Please return every line in the following data that includes the string "genus".

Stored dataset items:
--------------------------------------------------
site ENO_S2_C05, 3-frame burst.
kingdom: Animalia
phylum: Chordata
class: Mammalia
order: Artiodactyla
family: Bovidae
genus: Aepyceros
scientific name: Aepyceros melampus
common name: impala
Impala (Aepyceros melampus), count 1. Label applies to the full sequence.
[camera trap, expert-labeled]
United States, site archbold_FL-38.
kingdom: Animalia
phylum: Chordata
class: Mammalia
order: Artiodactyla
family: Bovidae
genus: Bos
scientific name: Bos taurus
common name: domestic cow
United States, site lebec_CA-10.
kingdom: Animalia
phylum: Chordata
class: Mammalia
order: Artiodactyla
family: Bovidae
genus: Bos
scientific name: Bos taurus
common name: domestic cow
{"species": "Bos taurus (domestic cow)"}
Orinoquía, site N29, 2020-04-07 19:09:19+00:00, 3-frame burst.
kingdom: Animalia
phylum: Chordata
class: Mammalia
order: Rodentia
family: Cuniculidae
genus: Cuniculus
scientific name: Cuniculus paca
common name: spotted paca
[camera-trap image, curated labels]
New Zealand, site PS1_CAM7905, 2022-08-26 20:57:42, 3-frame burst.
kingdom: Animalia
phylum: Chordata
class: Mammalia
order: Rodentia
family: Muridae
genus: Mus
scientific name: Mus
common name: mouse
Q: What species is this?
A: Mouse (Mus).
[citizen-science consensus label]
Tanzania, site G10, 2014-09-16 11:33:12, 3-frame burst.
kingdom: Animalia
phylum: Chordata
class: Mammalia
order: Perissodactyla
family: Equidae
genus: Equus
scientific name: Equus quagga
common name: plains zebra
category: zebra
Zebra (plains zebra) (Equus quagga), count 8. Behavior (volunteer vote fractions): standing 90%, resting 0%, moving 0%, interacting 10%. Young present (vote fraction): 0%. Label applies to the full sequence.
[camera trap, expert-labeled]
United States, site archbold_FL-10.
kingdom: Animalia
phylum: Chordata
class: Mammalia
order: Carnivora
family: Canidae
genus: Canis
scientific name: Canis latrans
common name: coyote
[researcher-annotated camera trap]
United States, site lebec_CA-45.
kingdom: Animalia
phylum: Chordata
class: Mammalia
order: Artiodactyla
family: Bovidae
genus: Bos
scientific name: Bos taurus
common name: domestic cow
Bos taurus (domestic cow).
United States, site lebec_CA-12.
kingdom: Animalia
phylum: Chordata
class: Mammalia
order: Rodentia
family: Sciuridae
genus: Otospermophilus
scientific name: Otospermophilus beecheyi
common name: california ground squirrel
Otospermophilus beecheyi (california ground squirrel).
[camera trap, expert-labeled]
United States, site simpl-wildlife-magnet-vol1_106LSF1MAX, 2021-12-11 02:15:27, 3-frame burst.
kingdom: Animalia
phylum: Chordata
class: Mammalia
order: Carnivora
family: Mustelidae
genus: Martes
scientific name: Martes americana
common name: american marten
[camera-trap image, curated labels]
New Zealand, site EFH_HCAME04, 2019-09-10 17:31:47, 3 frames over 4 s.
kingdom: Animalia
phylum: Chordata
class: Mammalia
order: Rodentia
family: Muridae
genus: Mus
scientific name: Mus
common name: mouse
--------------------------------------------------
* **Solution to the problem**:
genus: Aepyceros
genus: Bos
genus: Bos
genus: Cuniculus
genus: Mus
genus: Equus
genus: Canis
genus: Bos
genus: Otospermophilus
genus: Martes
genus: Mus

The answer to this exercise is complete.